The telecom industry in is bracing itself for the auctioning of 3G licences and the subsequent availability of content services and reliable internet access across Pakistan.
The much delayed auction for the next generation 3G/4G spectrum has recently been given a boost as policy directives from the Ministry of Information Technology (MoIT) have been approved by the prime minister and issued to Pakistan Telecom Authority (PTA).
The entire process is expected to be completed by February 2014 and raise Rs120 billion ($1.13billion) or Rs40billion per spectrum, according to the government’s budgetary estimates. Further, the auction will be technology neutral allowing three successful bidders of the spectrum to decide whether to set up 3G, 4G or LTE (Long Term Evolution or 4G LTE) networks, said a telecom analyst at Arif Habib Research. The News Karachi reported.
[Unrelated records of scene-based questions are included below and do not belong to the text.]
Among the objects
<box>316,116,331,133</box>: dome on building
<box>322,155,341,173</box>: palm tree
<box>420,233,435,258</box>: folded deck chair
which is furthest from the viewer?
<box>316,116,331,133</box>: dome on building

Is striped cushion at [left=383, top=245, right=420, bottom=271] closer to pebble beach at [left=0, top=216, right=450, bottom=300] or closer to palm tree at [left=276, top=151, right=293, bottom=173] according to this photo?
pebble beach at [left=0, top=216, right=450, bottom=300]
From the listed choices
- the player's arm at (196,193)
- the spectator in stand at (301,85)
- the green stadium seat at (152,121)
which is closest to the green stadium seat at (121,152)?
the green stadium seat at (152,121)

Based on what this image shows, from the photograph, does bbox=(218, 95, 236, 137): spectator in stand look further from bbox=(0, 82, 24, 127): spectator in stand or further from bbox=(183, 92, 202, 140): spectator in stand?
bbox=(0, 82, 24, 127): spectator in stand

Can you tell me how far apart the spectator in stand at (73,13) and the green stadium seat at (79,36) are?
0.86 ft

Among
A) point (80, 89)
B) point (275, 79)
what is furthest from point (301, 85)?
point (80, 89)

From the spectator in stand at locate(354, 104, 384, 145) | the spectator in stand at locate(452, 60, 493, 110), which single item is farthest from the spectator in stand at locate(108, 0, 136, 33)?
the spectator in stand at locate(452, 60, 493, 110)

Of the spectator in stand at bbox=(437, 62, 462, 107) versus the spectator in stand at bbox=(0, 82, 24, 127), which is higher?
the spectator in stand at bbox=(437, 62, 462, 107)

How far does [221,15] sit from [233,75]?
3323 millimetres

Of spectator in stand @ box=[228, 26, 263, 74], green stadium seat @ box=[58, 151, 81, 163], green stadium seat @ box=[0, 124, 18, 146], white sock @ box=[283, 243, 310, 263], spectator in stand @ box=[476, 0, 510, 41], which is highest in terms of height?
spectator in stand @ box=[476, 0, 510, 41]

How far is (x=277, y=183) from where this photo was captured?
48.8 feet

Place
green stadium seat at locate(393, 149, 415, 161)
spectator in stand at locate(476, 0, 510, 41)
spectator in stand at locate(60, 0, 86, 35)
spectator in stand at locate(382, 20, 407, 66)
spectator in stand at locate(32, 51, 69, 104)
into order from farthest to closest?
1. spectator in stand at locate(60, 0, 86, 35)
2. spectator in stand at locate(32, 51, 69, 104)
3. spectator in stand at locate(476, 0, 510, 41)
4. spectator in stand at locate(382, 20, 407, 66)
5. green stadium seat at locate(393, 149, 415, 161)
“3G spectrum will likely increase mobile internet usage and further penetrate the vast majority of prepaid users,” said the analyst, adding that the technology will also play a role in developing upcoming telecom fields, which could further increase Average Revenue Per Units (ARPUs) of cellular companies.
However, officials belonging to the telecom sector have some reservations. They believe that the biggest challenge for the Pakistan Telecommunication Authority (PTA) is to ensure a fair spectrum price, as a means of providing a level-playing field to the telecom industry. “This will ensure the outreach of 3G services to consumers through infrastructure investment and network optimization by telecom operators.”
The PTA would also do well to learn from recent 3G auctions in the South Asian region, particularly in India and Bangladesh, said another cellular analyst.
A closer look at the India and Bangladesh scenarios provides relevant lessons for the auctioning of 3G licences in Pakistan, where the total available spectrum stands at 30Ghz and an operator may bid for 10Ghz at the minimum to implement 3G services on its infrastructure. “This means that out of the five operators, only 3 operators will be able to acquire a licence to offer 3G services,” said the telecom analyst.
Another telecom official cited the example of Bangladesh and India to explain the challenges ahead for the local telecom sector. The Bangladeshi market touched 107 million cellular subscribers in June 2013 and 3G licences were auctioned on September 8 2013, with a commercial spectrum of 50 GHz available for the auction, he said.
Four out of the five operators in Bangladesh succeeded in buying 3G spectrum, with one operator left out due to the non-payment of the bidding fee. The state-owned cellular operator bought 20 GHz, while the remaining three operators bought 5 GHz each. Despite a fair base price of $21 million/MHz, 15 GHz of spectrum was left unsold, said the telecom analyst.
“India’s 3G licence auction and the subsequent backlash provide an insight into how a high base price can hinder the roll out of 3G services.” The Indian government aimed to make the 3G spectrum available in 22 regions across the country with 14 operators competing for the licenses. However, out of these 14 only nine succeeded in finally acquiring a licence due to the high cost attached to the 3G license, the analyst said.
“However, despite a large market and increasing data usage, the uptake of 3G services in India has not been as widespread as expected.”
The PTA has already stated that one operator may also bid for more than one licence, which is the least beneficial scenario for consumers due to a decreased opportunity for competition.
Cellular operators said that with the uptake of data services, entrepreneurship and local business will also benefit, in turn creating socio economic gains for the country. “3G is not just access to mobile broadband. It has a cascading role in the economy through e-health, e-agriculture, e-education and employment,” said one telecom expert.
Telecom operators said that the objective of the 3G auction should not be revenue maximization in the short-term but promoting mobile broadband at affordable rates and encouraging the industry to invest in licences and infrastructure to extend benefits to the end consumers.